TV Ads: Measuring Viewer Engagement

TV networks and advertisers are augmenting Nielsen ratings with new so-called engagement metrics to determine prices for ads—and their effectiveness

For decades, ad agencies and broadcasters have negotiated prices based on the time-honored Nielsen ratings that measure whether TVs are tuned to a certain show. But as talks gear up about ad rates for next fall and winter, the so-called up-front season, more negotiations than ever will center on a new metric: engagement.

In recent years, advertisers like Procter & Gamble (PG), Toyota (TM), and Home Depot (HD) have struck a growing number of deals with broadcast and cable networks based on new tools that aim to measure how closely viewers are paying attention to the programs, not just whether a set is switched on.

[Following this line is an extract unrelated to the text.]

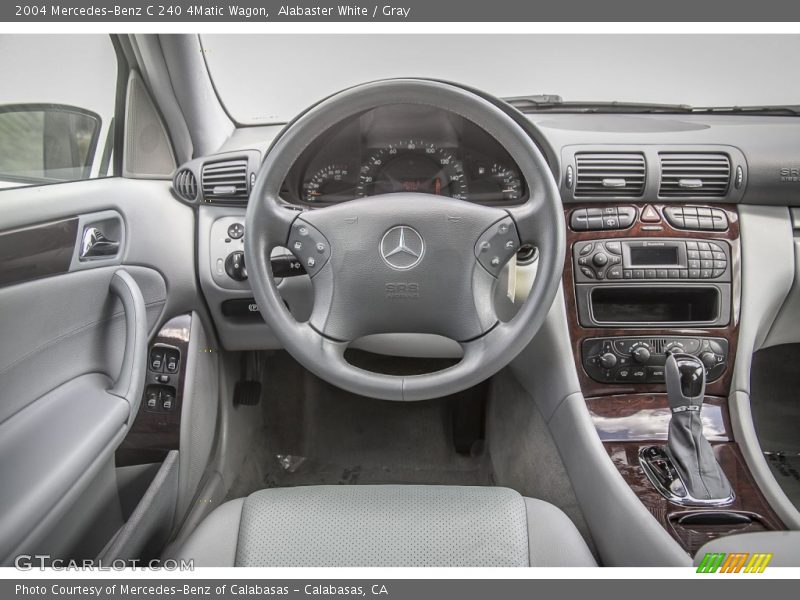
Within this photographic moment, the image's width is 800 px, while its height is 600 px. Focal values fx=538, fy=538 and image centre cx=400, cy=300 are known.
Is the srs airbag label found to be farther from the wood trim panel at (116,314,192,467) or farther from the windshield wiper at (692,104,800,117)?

A Better Picture of Return

With the recession pounding retail sales and consumer confidence, the pressure to squeeze every dollar is driving advertisers to prove to their finance departments how efficient these deals can make their shrinking ad budgets. In turn, that's driving advertisers' push to make engagement measures the rule rather than the exception. By some estimates, more than half the top 100 U.S. advertisers are now pegging prices to viewer engagement. "Advertisers have been frustrated by the increasing research showing more people ad-skipping and multitasking on PCs and mobile phones while watching TV and are getting much better at understanding the true return on their advertising investment," says Andy Prakken, executive vice-president and managing director of media buying agency Mindshare/Team Detroit.

Advertisers hungry for the data have compelled networks and cable channels to buy such program research as a condition of doing business. The networks pay for their programs to be measured, and the advertisers pay for the ad measurement. One of the dominant companies in the field, IAG, which Nielsen bought in 2007, now has more than 30 network and cable station clients, plus Telemundo and Univision for Spanish-language programming.

Ford Motor (F) is among the latest companies to insist on pricing based on engagement. With an overall ad budget of about $1 billion, around half of which is for network and cable TV, Ford had been using the program engagement ratings of firm IAG Research for a few years to better plan its selection of TV shows. It found, for example, that while the Discovery Channel's (DISCA) Dirty Jobs series, starring Mike Rowe, delivered puny ratings points, the engagement level of the show's viewers is off the charts—and proved to be a ripe demographic for Ford trucks. That led Ford not only to advertise on the show, but to strike a deal with Rowe, who appears in Web videos for Ford showing how tough the F-Series pickup is. "It's a hugely efficient buy for us, but none of that happens without the kind of data we can get now on what people are tuned into, for how long and how closely they are watching our ads, because the Nielsen ratings alone wouldn't have led us there," says James Farley, Ford's chief marketing executive.

Engagement ratings, when laid atop traditional Nielsen ratings, have become invaluable for measuring product integration deals like Toyota's (TM) running deal with Bravo's Top Chef and Ford's with American Idol.